FlowDeploy creates this folder if it does not exist, and clones the pipeline into this directory. The run location for Snakemake is computed as run_location joined with snakemake_folder.

Example usage

flowdeploy.snakemake(
run_location="fd://shared/",
snakemake_folder="project_one",
...
)

translates to:

<Create "/shared/project_one" and set up pipeline> && snakemake -d /shared/project_one [...]

The path to the Snakefile, relative to the snakemake_folder. Defaults to workflow/Snakefile.

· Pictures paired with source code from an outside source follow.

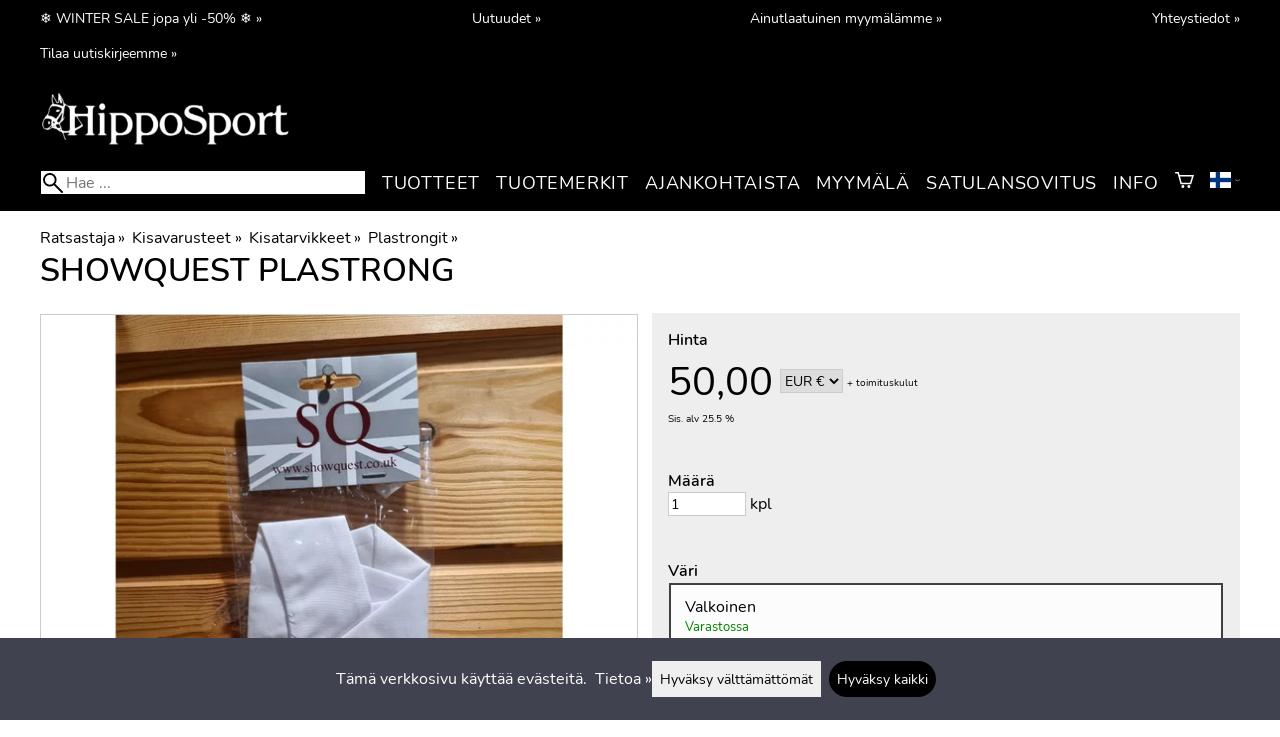

--- FILE ---
content_type: application/javascript; charset=UTF-8
request_url: https://hipposport.fi/.dist/npm/charenc/npm.charenc.118f4a1de0f0495bac75.js
body_size: 161
content:
(self.webpackChunkshuriken=self.webpackChunkshuriken||[]).push([[7896],{2151(n){var e={utf8:{stringToBytes:function(n){return e.bin.stringToBytes(unescape(encodeURIComponent(n)))},bytesToString:function(n){return decodeURIComponent(escape(e.bin.bytesToString(n)))}},bin:{stringToBytes:function(n){for(var e=[],t=0;t<n.length;t++)e.push(255&n.charCodeAt(t));return e},bytesToString:function(n){for(var e=[],t=0;t<n.length;t++)e.push(String.fromCharCode(n[t]));return e.join("")}}};n.exports=e}}]);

If your Snakefile is at the base of your project, set as snakefile_location="Snakefile".

Example usage

flowdeploy.snakemake(
run_location="fd://shared/",
snakemake_folder="project_one",
snakefile_location="pipeline_a.snakefile",
...
)

translates to:

[...] cd project_one && snakemake -s "pipeline_a.snakefile" [...]

targets

Snakemake targets, as a list.

Example usage

flowdeploy.snakemake(
targets=["results/mapped/A.bam", "results/mapped/B.bam"],
...
)

Transfer

transfers (required)

A list of the files or folders to transfer, with each entry as a dictionary containing:

  • source (required): where the file is currently located (s3://, fd://, or https://)
  • destination (required): where to transfer the file (s3:// or fd://)
  • destination_name (required for files): the name of the destination file, if applicable

Example usage

flowdeploy.transfer(
transfers=[{
"source": "s3://flowdeploy-public-demo/ids.csv",
"destination": "fd://shared/project_one/",
"destination_name": "ids.csv",
}, {
"source": "https://osf.io/f92qd/download",
"destination": "fd://shared/project_one/",
"destination_name": "test.txt",
}],
)

is_async

If true, exits immediately after spawning. The transfer will continue, and can be monitored in the FlowDeploy app.

Default: False.

Example usage

flowdeploy.transfer(
is_async=True,
...
)

Restrictions

  1. Running more than one run concurrently with the same run_location has undefined behavior.
  2. Each pipeline is limited to 20 concurrent subtasks (can be increased on request).